The passing of Jade Goody in Upshire, Essex on Sunday reflects a particular mood present in Britain at this time. Not since the passing of Princess Diana has a country been so enraptured, captivated and aggrieved by the daily pronouncements, movements and actions of a national celebrity.  Once she reached the television screens in the form of that Orwellian experiment called Big Brother, she never left.  Fame came to her in spades, a celebrity for merely being a celebrity.

It was fitting, and cruel, that she should have discovered that she had cervical cancer on camera.  She acknowledged it as much.  ‘I’ve lived in front of the cameras.  And maybe I’ll die in front of them.’  Big Brother, transmogrified into a daily documentary and news sequence, with regular updates in the age of the instant update – Twitter, Facebook, CNN – came to be her modus operandi.

What explains the British obsession for a person described by so many as devoid of talent, knowledge, and refinement towards her fellow humans?  She appeared on Britain’s Big Brother in 2002, one-time dental assistant and daughter of drug addicts and.  Few would forget the shallow snipes at fellow contestants, the ignorant observations (Rio de Janeiro as a person, her distinct lack of political awareness) and her lewd behaviour on set.
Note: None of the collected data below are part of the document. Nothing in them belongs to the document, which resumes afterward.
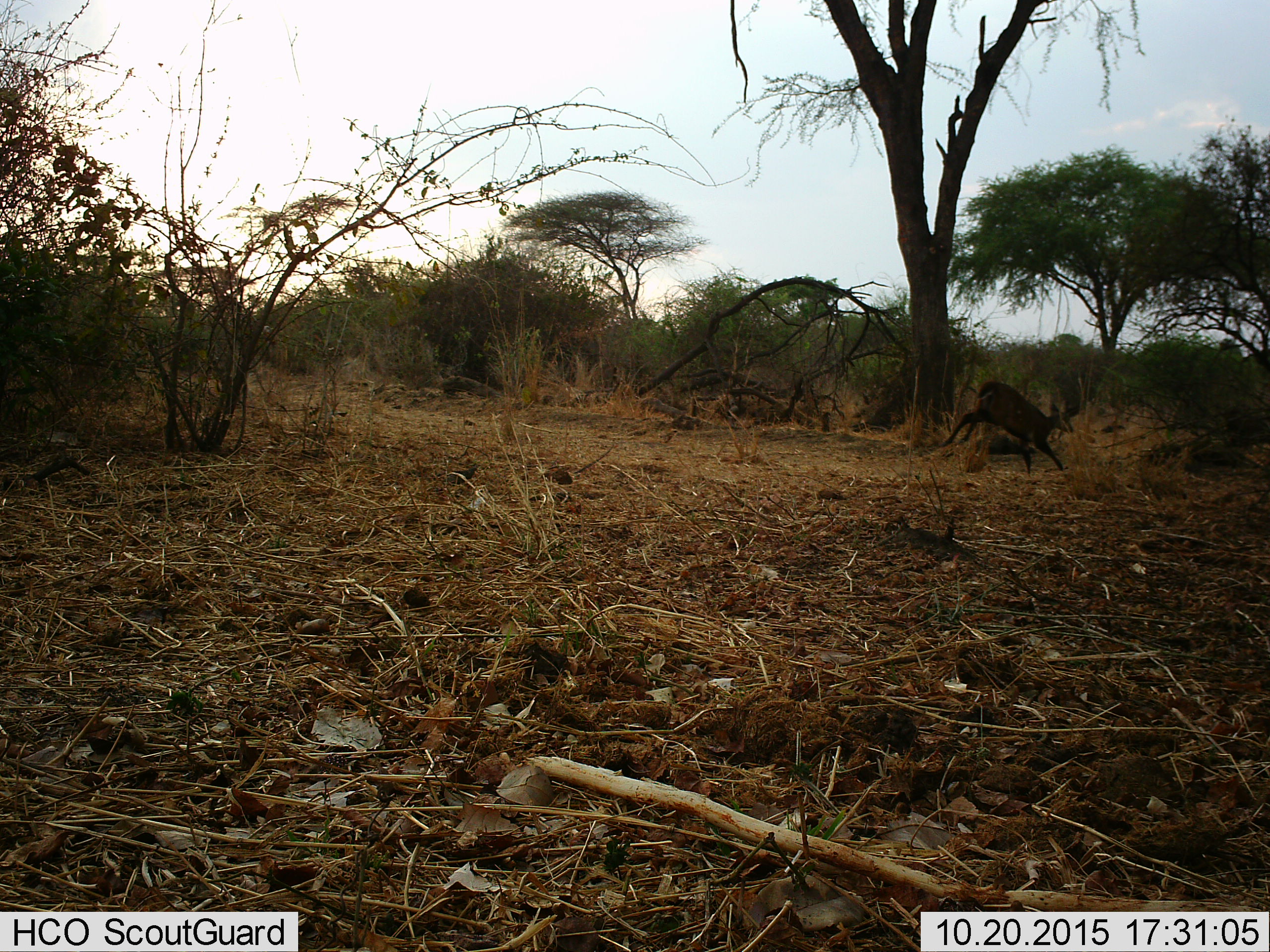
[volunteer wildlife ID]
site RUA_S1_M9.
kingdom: Animalia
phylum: Chordata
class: Mammalia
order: Artiodactyla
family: Bovidae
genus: Tragelaphus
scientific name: Tragelaphus scriptus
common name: bushbuck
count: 1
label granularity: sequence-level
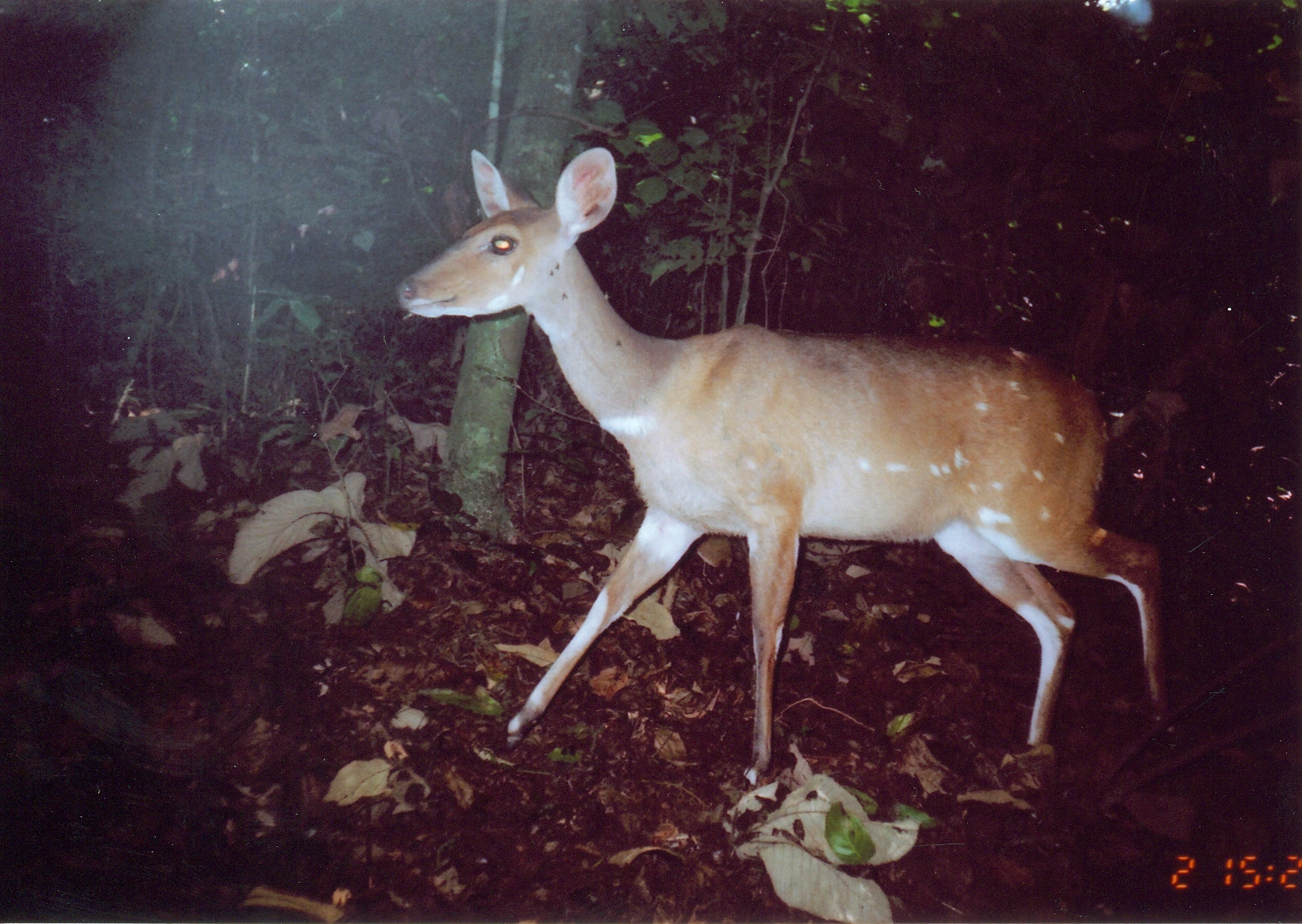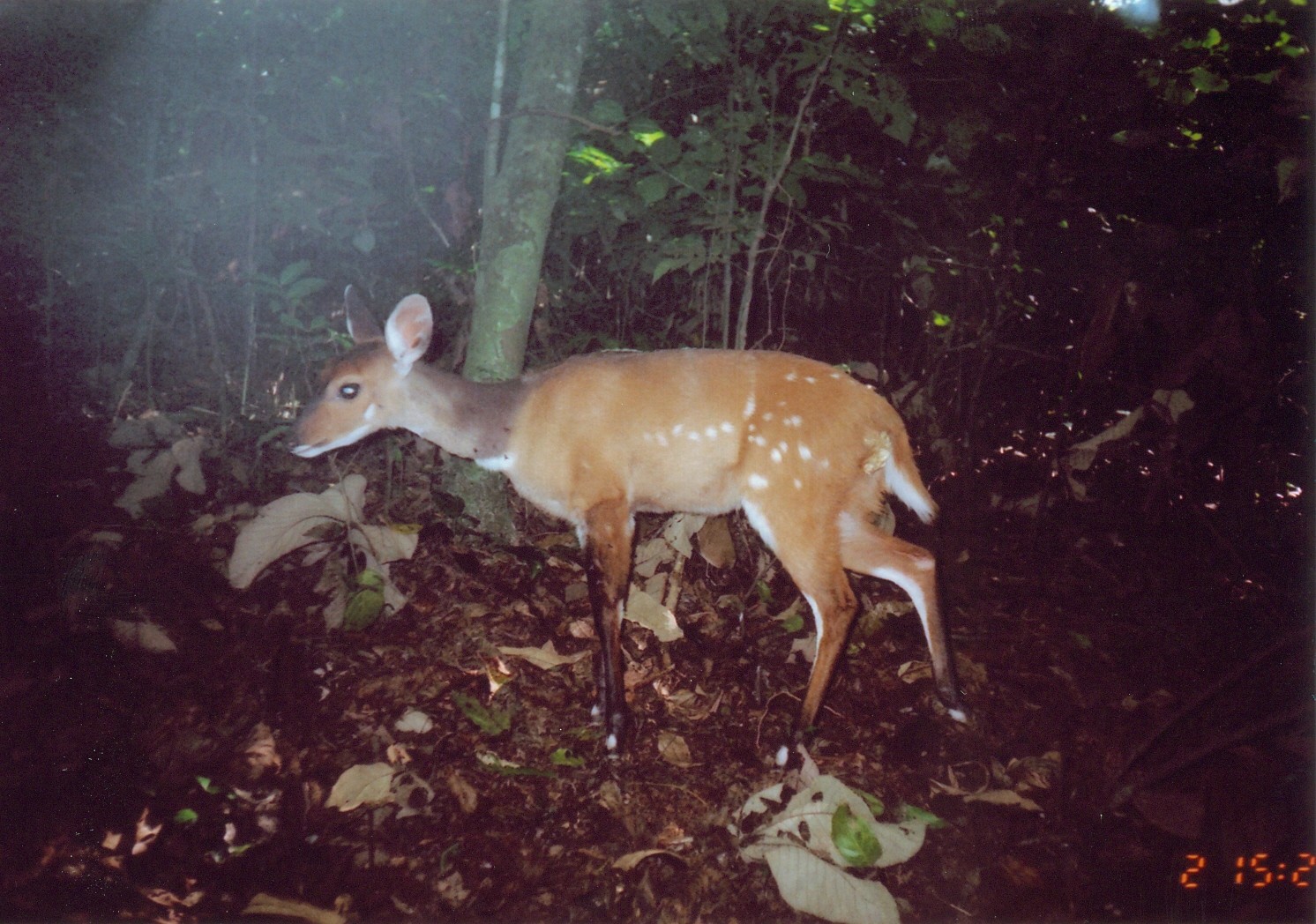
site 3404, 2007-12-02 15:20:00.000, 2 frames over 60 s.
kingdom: Animalia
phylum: Chordata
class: Mammalia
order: Artiodactyla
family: Bovidae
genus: Tragelaphus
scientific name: Tragelaphus scriptus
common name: bushbuck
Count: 1.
Easily forgotten amongst the tributes was Goody’s behaviour towards Bollywood starlet Shilpa Shetty on ‘Celebrity Big Brother’ in early 2007, a figure she branded ‘Shilpa Poppadom.’  The issue stirred passions in India to breaking point.  All was in time forgiven, glossed over as the act of an impulsive, honest Goody.  She was simply being Jade, an approach which won her both friends and foes.

Goody became something of a warrior against the odds, her image fashioned by a British public yearning for models in time of crisis.  While Diana became the ‘people’s princess’, Goody was the vicarious vessel of ordinary living, coarse and appealing.  Yet the celebrity machine continued to generate her as a phenomenon, propelling her into the perfume market, the exercise industry and, unsurprisingly, more television programmes.
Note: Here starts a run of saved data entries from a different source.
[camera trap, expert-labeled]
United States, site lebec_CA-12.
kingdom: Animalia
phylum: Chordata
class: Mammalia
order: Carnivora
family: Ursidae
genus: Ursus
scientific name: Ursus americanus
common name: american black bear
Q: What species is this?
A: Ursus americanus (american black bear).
In her success she became, as comedian Stephen Fry commented, the Princess Diana from the wrong side of the tracks.  ‘The whole country,’ said British Prime Minister Gordon Brown, ‘admired her determination to provide a bright future for her children.’  A natural instinct, but one that had become prominent, even remarkable, merely because it was Jade Goody, ordinary, unspectacular, rendered exceptional by the screen.   While Greta Garbo intrigued the French social theorist Roland Barthes with her ‘archetypal human face’, Platonic and oddly sexless, the British public was no less intrigued by the face and form of a suffering, all-feeling Goody, a head rendered bald by chemotherapy, a life raw, direct and supposedly accessible to viewers of the daily screen. Garbo, in stark contrast, wanted to be left alone.

What was, however, more impressive, was her role in promoting awareness for cervical cancer.  It smoothed her hard edges.  It revealed an attuned humanity.  She was not merely a concerned mother, but a citizen advocate combating a lethal disease.  Fellow cancer sufferers rallied.  More women started having pap smears.  According to Harpal Kumar, head of Cancer Research UK, she performed ‘a great service by raising awareness of the importance of screening during her last few months in life.’

Whatever Goody’s opinions and conduct, few would deny her strengths in the last days of a very public life.  She was, at the end, quite right to feel little interest in the thoughts of others.  ‘Now, it’s about what I want.’  Much of Britain agreed, captivated by, in the words of the Archbishop of Canterbury Rowan Williams, those ‘different kinds of making peace.’